Supplied passage.
Jesuit priest Ricardo Falla has dedicated the last five years of his life to accompanying the Communities of Population in Resistance and has just finished writing a book that relates the horrors that this people went through in 1982. envio spoke with Fr Falla.

Emma G. Martínez

"A guerrilla at age 60!" was the incredulous response of Jesuit priest Ricardo Falla when the Guatemalan Defense Minister accused him of being an ideologue for the guerrillas. "I'm just a priest," he said.

But Falla is not just any priest. This Guatemalan anthropologist has dedicated the past five years of his life to accompanying the Communities of Population in Resistance (CPRs) in the jungles of Ixcán, El Quiché, a zone of combat between the army and the URNG guerrilla movement. He lived with the people of those communities, fleeing aerial bombardments by the air force, joining them in their constant migrations, complete with mobile church. And as a social scientist, he documented their methods of organization and production. He had the full approval of the Society of Jesus for this mission, though his work was not public, to protect both him and this population which the army considers part of the guerrilla forces.

In 1992, Ricardo Falla's book, Massacres de la Selva, was published in Guatemala. It uses first hand testimony to report on the military's counterinsurgency campaign in Ixcán ten years earlier. The book made him "public enemy, number one" of the Guatemalan army.

Since then he has been the target of a broad media campaign. And in December, Falla was forced "out into the clearing," as the people of the CPRs say, leaving behind the jungle, Ixcán and Guatemala to protect his life. Envío recently interviewed him in El Salvador.

[Spatial reasoning question data]

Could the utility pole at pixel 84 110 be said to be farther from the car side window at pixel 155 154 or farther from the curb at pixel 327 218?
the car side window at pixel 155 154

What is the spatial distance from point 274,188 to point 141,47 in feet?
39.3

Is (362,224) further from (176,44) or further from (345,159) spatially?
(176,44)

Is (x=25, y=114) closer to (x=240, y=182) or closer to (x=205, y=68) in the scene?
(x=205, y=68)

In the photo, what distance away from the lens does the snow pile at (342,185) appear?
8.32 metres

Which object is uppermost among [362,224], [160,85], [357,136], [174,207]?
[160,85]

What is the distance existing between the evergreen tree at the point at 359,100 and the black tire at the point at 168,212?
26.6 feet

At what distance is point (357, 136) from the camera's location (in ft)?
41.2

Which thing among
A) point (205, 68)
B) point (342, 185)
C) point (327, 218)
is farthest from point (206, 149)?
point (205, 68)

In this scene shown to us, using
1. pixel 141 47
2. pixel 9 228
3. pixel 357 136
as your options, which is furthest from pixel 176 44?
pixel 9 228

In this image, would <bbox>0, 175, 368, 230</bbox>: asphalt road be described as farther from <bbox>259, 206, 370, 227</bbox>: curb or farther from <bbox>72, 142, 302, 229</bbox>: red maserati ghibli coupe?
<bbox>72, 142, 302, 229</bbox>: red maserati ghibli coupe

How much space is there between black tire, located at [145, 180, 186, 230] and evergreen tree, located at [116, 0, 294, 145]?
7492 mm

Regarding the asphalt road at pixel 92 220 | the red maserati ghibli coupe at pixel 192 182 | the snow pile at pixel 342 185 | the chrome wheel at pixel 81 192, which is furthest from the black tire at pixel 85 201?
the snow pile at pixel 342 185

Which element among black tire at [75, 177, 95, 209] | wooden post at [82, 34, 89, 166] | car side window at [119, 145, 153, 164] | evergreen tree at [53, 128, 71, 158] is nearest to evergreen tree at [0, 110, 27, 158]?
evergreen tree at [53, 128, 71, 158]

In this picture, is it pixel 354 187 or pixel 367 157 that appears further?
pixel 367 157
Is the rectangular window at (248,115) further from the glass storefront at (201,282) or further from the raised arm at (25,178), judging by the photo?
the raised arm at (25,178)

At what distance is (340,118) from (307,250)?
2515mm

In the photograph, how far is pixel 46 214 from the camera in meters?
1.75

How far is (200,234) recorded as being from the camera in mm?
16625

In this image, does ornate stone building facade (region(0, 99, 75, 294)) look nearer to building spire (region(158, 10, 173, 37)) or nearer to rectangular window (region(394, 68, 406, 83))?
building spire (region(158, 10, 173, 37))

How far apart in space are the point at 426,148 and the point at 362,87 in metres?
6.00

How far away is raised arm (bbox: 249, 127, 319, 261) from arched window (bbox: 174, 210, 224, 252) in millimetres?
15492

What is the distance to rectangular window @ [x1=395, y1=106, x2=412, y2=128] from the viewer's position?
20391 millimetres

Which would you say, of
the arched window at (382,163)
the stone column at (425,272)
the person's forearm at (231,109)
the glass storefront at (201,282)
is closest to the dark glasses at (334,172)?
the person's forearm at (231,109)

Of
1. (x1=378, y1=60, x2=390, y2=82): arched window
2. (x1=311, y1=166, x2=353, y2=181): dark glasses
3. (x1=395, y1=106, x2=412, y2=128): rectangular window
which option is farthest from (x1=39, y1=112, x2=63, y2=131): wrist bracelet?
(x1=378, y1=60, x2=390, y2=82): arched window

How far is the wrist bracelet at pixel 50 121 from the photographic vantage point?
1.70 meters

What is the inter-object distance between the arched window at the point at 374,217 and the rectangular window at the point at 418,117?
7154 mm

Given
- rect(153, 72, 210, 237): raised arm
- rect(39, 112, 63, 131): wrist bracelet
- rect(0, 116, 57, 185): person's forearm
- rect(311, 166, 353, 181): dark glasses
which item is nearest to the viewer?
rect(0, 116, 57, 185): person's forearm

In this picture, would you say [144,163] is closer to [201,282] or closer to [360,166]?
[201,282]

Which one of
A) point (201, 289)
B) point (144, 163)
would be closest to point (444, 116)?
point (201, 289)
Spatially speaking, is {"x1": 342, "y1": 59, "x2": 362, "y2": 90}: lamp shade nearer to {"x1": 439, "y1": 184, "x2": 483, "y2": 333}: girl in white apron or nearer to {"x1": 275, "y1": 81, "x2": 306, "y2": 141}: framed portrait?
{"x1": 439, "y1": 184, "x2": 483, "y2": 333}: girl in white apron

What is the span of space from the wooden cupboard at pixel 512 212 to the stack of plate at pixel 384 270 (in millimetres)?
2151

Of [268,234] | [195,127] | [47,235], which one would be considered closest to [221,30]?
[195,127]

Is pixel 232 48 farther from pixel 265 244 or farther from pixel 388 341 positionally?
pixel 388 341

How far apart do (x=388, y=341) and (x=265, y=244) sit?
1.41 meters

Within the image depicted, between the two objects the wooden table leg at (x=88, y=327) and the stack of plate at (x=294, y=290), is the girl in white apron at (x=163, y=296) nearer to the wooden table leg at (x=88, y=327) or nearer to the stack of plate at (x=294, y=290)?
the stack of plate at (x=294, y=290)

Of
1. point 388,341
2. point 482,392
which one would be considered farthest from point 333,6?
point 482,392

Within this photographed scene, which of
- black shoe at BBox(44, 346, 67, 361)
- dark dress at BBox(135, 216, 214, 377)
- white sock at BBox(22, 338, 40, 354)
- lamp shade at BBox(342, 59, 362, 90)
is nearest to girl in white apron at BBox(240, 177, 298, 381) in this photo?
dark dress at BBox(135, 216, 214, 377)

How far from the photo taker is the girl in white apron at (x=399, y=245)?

Exercise. According to the Ricardo Falla text, in what year was Falla's book Massacres de la Selva published in Guatemala? The entries have nothing to do with the Ricardo Falla text.

Answer for the task. 1992